One of the U.S. officials said authorities were trying to learn whether Zaharie might have been training on the simulator on how to disable transponders and other in-flight devices ahead of takeoff from Kuala Lumpur. Investigators were also seeking to learn whether he had practiced flight patterns taking the plane away from its destination.
The two U.S. law enforcement officials spoke Tuesday after being briefed by Malaysian authorities. They were quoted in the Los Angeles Times
'Completely over their heads'
Scott Hamilton of the U.S.-based aviation consulting firm Leeham & Company told VOA the Malaysian government appeard to be "completely over their heads" with the investigation.
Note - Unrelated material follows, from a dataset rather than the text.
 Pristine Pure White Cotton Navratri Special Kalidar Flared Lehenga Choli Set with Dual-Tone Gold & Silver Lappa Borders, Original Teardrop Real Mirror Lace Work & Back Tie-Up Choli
"They've probably never had anything even remotely like this to deal with. [They] didn't know what to do with it, didn't know how to deal with the pressure from the Chinese government, which of course was very immense given the number of Chinese on the airplane. You had one agency of the government saying one thing, you've had another agency saying something contradictory. I just think they've been totally over their heads on this," he said.
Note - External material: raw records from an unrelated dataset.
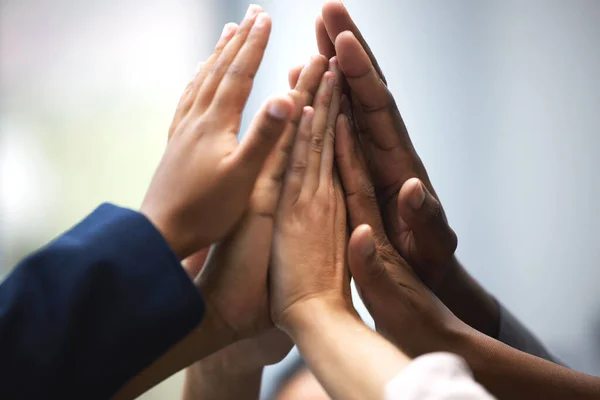 High five for teamwork. Shot of a group of unrecognizable businesspeople holding up their hands for a high five in an office. — Stock Photo, Image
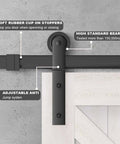 Close-up of Bypass Sliding Barn Door Hardware Track With Bent Hanger System shown installed on a wood door.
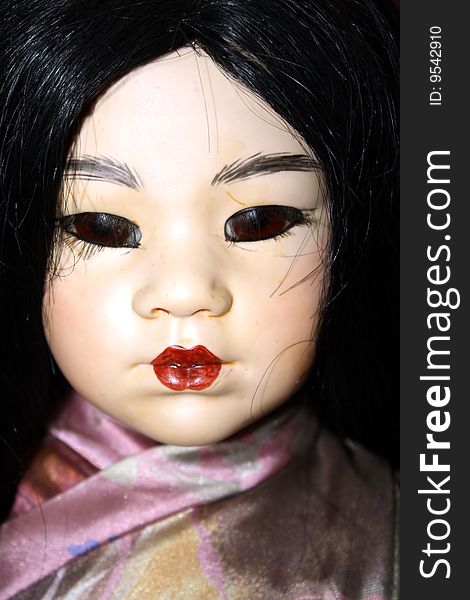 A closeup of the face of asian doll. A closeup of the face of asian doll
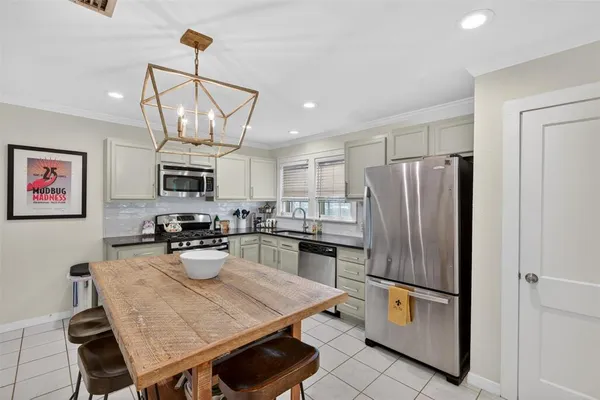 a kitchen with stainless steel appliances granite countertop a refrigerator a stove a sink a dining table and chairs with wooden floor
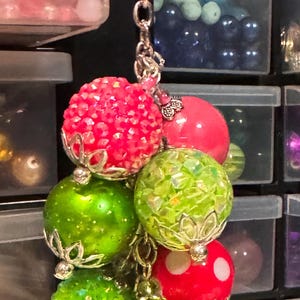 May include: A beaded keychain featuring a cluster of colorful, decorative beads. The beads are various shades of red, green, and pink, with silver-colored metal accents. Some beads have a textured, sparkly surface.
Political science professor James Chin with Australia's Monash University agreed that the situation was unprecedented for Malaysian authorities.
"Part of the reason is that the Malaysians don't have any experience with this sort of issue, and also secondly because the Malaysians are very cautious about giving information. Almost information they have they always want to double check it. And unfortunately living in today's age where social media is present at all times, this sort of time luxury does not exist for Malaysian authorities," he said.
The airliner, bound for Beijing with 239 people aboard, vanished over Southeast Asia March 8, triggering the largest missing airplane search in aviation history. Investigators believe it was deliberately diverted, either south toward the Indian Ocean or north toward Central Asia.
Hishammuddin said he could rule out reports that the plane was spotted in the Maldives, an island nation in the Indian Ocean. Eyewitnesses have reported seeing a low-flying aircraft around the time the plane went missing.
He also said background checks on all but three of the plane's passengers have yielded "no information of significance." Authorities are still waiting for background reports on two Ukrainian passengers and one Russian aboard the flight.
Authorities have so far refused to rule out any possibility, including terrorism, hijacking, a mechanical malfunction or pilot suicide.